Bis 2007 passierte wieder nichts
Bis Anfang 2007 passierte wieder nichts. Die NATO-Staaten reagierten nicht. Sie
argumentieren: Zusammen mit dem AKSE-Abkommen seien 1999 die Istanbuler Verpflichtungen
eingegangen worden. Damit habe sich Russland zum Rückzug seiner Truppen aus Moldawien und
Georgien verpflicht. Dieser sei noch nicht abgeschlossen. Erst dann sei eine Ratifizierung
möglich. Die Istanbuler Verpflichtungen kennen ein solches zeitliches Junktim jedoch
nicht.

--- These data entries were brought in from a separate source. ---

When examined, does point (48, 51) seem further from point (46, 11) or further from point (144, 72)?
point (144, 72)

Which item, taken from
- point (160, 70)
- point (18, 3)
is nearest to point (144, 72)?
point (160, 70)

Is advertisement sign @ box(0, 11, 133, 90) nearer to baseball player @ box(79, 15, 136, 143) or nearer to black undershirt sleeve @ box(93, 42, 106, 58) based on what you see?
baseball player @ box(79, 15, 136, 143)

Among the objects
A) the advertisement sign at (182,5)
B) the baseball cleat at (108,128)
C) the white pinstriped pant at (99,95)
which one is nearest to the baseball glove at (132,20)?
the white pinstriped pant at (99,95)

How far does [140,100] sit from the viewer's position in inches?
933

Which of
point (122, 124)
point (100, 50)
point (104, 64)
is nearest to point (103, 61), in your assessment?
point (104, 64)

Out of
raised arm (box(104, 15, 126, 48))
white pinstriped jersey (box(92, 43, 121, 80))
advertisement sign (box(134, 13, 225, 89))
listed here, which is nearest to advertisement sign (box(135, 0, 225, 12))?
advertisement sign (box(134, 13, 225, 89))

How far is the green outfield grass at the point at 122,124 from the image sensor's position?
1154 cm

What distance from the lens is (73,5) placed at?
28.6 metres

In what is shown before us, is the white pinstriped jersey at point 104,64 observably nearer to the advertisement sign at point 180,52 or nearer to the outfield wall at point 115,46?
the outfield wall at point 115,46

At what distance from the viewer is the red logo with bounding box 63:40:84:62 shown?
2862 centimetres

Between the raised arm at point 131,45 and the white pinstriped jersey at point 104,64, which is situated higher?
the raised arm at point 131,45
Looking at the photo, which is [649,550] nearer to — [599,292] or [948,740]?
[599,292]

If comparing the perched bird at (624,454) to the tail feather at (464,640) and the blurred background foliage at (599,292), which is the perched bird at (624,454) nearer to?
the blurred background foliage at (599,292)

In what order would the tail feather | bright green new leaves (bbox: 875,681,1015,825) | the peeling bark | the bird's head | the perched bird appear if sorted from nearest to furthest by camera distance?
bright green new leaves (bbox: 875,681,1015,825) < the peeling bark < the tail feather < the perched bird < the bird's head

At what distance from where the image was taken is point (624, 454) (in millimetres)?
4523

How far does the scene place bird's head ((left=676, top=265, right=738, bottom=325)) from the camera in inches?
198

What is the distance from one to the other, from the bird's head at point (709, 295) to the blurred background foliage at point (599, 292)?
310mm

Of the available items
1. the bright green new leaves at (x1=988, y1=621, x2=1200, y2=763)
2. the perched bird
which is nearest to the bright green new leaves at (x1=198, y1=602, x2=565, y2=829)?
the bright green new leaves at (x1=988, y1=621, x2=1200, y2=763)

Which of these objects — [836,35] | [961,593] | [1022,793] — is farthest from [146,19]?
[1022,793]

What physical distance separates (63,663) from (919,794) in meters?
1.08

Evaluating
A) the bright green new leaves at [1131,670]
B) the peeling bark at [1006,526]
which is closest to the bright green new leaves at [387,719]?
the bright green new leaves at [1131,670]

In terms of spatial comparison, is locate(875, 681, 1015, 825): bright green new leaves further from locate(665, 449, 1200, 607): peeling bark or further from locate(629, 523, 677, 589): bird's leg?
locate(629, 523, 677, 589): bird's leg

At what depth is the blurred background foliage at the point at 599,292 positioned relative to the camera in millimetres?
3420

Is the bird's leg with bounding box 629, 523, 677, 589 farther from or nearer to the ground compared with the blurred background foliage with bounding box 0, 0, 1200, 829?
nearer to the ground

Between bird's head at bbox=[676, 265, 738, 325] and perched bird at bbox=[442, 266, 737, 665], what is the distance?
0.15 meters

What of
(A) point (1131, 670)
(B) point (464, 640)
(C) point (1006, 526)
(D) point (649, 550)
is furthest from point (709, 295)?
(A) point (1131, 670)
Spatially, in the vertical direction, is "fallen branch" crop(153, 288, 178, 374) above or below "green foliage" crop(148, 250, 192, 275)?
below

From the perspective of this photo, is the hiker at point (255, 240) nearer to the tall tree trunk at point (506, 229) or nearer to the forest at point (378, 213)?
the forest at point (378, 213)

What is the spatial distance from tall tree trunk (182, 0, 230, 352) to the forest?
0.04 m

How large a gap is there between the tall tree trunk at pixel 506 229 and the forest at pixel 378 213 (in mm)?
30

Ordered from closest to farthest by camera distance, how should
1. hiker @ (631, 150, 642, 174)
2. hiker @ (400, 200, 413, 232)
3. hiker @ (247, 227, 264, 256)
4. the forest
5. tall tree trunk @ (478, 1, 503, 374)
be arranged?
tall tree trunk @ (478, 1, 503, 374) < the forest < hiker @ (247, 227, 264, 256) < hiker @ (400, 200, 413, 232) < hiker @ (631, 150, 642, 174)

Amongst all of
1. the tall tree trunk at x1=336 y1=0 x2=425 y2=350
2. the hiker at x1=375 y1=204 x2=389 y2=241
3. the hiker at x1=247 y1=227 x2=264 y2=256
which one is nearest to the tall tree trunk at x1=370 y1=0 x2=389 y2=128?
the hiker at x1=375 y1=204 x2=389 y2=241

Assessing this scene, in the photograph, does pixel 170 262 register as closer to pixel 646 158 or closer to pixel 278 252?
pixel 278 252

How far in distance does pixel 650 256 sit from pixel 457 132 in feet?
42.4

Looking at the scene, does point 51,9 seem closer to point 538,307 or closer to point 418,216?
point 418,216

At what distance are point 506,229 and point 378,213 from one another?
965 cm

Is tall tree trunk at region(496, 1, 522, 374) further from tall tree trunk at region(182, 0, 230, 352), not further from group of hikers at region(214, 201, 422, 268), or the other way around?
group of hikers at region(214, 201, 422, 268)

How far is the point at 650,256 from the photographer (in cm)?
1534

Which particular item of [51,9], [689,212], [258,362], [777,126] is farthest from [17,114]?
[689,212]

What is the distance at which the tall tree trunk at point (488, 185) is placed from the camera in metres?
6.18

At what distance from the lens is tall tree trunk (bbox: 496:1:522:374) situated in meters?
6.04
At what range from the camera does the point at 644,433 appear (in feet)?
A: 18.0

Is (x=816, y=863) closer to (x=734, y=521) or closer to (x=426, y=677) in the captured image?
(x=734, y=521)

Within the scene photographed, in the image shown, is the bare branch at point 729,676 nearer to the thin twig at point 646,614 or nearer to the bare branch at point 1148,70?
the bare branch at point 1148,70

Es wurde erst 6 Monate nach Istanbul geschaffen, als sich die NATO-Außenminister
aus Protest gegen den 2.Tschetschenienkrieg in Florenz darauf festlegten, das
AKSE-Abkommen erst zu ratifizieren, wenn der Abzug Russlands aus Georgien und Moldawien
umgesetzt sei.
Russland akzeptierte diese Argumentation nie. Dem zeitlichen Junktim habe Russland nie
zugestimmt. Russland habe den Abzug politisch, aber nicht rechtlich verbindlich zu einem
bestimmten Termin zugesagt. Es habe seine Abzugsverpflichtungen mittlerweile zum größten
Teil erfüllt. Mit Georgien habe man sich auf einen Stationierungsvertrag und den Abzug
bis 2008 geeinigt und diesen auch bereits großteils umgesetzt. In Moldawien gebe es nur
noch wenige Hundert Soldaten. Sie bewachen ein riesiges Munitions- und Waffendepots, das
keinesfalls unbeaufsichtigt bleiben könne.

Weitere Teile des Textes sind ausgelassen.